Cooking and Dining onboard 19th century railroad cars

Pullman "Hotel Cars" in 1882 contained many ingenious devices such as a compact kitchen range/oven and temporary dining tables from "well-polished mahogany planks."


The kitchen in the first image is full of tools, with the chef cooking on a grill and in pots over the fire.  The heat from the fire also heated the oven on top.  What appears to be a boiler is to the left of the stove/oven, by the waiter, which would have held hot water, coffee or soup. 

Sala recounted the various ways passengers were fed on the different railroad lines.  Orders were telegraphed to Wilmington where meals of fried oysters and beefsteak were put in picnic baskets, then placed on improvised tables of mahogany planks in the cars. (table shown in third image)  On another trip, west of Iowa, the passengers had to leave the railway cars to eat in restaurants.
Kitchen of a Pullman railroad car

"So we took the North-Western from Chicago to Council Bluffs [Iowa]…in one of the newest and the handsomest of the Pullman Sleeping and Hotel Cars, the "International." [They are] similar to those of the Pullman Restaurant Cars which, when I left England, were beginning to run on the Great Northern Railway between King's-cross and Leeds.

The American bill of fare, however, comprised sundry dainties which might be looked for in vain in railway England. We were offered prairie-chicken, blue-winged teal, and golden plover, oysters cooked in half-a-dozen styles, stewed tomatoes, sweet potatoes, and a pleasing variety of omelettes. A lady and gentleman in the car (on their honeymoon trip, I suspect) partook of an omelette au rhum, to which fire was duly set. It was good to watch the cheerful blaze."



Dining in a Pullman Parlor Railway Car

"Somewhere in Pennsylvania … the conductor of the Parlor Pullman apprised me that refreshments could be served on board the car on our arrival at Wilmington, in the State of Delaware.
Food order telegraphed
The bill of fare was simple, but succulent and sufficing. There was a choice of beefsteak and porksteak, fried oysters, and ham and eggs, with tea or coffee, Philadelphia ale, and lager beer.   We elected to try fried oysters and beefsteak as an evening collation, and the decision was telegraphed from the next station to Wilmington. It was raining more pitilessly than ever…and the platform, with the restaurant dimly visible beyond …

Make-shift tables

Straightway the careful conductor, unlocking a cupboard, produced a stack of well-polished mahogany planks. One of these he brought into an horizontal position, and by means of a symmetrical arrangement of pegs and holes, dexterously "hitched " one side of the plank to the wall of the car. From the other side a flap-leg was letdown; and at once a table was improvised.


Picnic baskets

Once more the train started; and anon a slim youth made his appearance in the car, bearing a towering pile of deep quadrangular baskets of the "picnic " kind. One of them he deposited in front of us.  The well-packed picnic basket being opened, the board straightway "groaned under the delicacies of the season."

Dinner

The fried oysters were a great success. They were a little shorter than French sabots, and not quite so wide as the knife-board of an omnibus; but they were very toothsome. The steak was well broiled, tender, and juicy. Moreover, there were fried potatoes, crisp and hot; good white bread, fair butter,* tolerable coffee, and excellent lager beer, sparkling, exhilarating, and non-intoxicating.

Butter

* Not from one end of the United States to the other, have I ever tasted any butter equal to our Cambridge "best fresh," or to the butter of first class Paris restaurants. The very best American butter tastes more or less of salt; and butter should be sweet. American housekeepers will probably vehemently dispute my contention.

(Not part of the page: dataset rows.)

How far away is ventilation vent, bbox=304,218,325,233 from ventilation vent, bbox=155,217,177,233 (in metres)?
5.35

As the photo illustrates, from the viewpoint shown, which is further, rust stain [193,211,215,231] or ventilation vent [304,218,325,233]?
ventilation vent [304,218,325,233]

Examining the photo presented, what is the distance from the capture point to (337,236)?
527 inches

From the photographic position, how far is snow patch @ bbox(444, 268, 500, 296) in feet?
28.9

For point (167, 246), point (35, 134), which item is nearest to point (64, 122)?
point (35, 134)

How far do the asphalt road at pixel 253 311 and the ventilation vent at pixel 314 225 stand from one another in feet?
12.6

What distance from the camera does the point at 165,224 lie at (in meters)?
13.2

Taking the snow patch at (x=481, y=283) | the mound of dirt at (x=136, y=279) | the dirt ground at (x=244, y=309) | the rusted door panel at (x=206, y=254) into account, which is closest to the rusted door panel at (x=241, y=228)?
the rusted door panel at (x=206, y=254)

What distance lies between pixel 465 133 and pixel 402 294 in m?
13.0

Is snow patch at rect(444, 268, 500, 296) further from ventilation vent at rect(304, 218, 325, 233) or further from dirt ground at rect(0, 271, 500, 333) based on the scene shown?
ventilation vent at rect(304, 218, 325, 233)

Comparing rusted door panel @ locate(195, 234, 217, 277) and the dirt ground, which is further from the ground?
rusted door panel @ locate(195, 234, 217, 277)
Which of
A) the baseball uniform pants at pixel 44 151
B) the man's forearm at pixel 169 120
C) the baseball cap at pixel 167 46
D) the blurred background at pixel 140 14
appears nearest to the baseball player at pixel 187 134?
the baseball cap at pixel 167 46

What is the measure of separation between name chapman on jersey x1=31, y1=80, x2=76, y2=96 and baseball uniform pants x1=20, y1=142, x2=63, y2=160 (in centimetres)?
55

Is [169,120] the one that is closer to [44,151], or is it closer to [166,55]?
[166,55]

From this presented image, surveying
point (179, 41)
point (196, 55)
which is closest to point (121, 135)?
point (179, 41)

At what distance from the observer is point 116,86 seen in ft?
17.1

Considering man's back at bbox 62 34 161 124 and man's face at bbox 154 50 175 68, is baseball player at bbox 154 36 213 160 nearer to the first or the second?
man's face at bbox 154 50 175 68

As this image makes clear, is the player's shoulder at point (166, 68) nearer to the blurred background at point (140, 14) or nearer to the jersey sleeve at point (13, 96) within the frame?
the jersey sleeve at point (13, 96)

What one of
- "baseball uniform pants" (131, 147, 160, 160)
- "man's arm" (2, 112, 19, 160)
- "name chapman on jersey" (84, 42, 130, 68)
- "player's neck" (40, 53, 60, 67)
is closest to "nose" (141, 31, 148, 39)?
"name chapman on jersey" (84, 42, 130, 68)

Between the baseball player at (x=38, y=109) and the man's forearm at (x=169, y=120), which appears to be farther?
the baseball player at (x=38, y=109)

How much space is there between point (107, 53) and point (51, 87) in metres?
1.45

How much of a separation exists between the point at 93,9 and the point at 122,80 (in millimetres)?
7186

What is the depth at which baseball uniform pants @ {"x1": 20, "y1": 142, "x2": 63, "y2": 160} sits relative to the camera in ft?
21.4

$1.50 for dinner and the table
When our repast was concluded, the picnic baskets were repacked, and the slim youth, bearing a pile of them much taller than himself, disappeared from view. It was the conductor with whom we settled. The entire charge for our collation was one dollar and fifty cents — say six shillings — including the use of the table, which could be afterwards utilised for the purpose of indulging in the mirthful ecarte or the innocent picquet."

Sala, George Augustus.  America Revisited: From the Bay of New York to the Gulf of Mexico ...  2 vols.  London: Vizetelly & Co., 42, Catherine Street, Strand, 1882.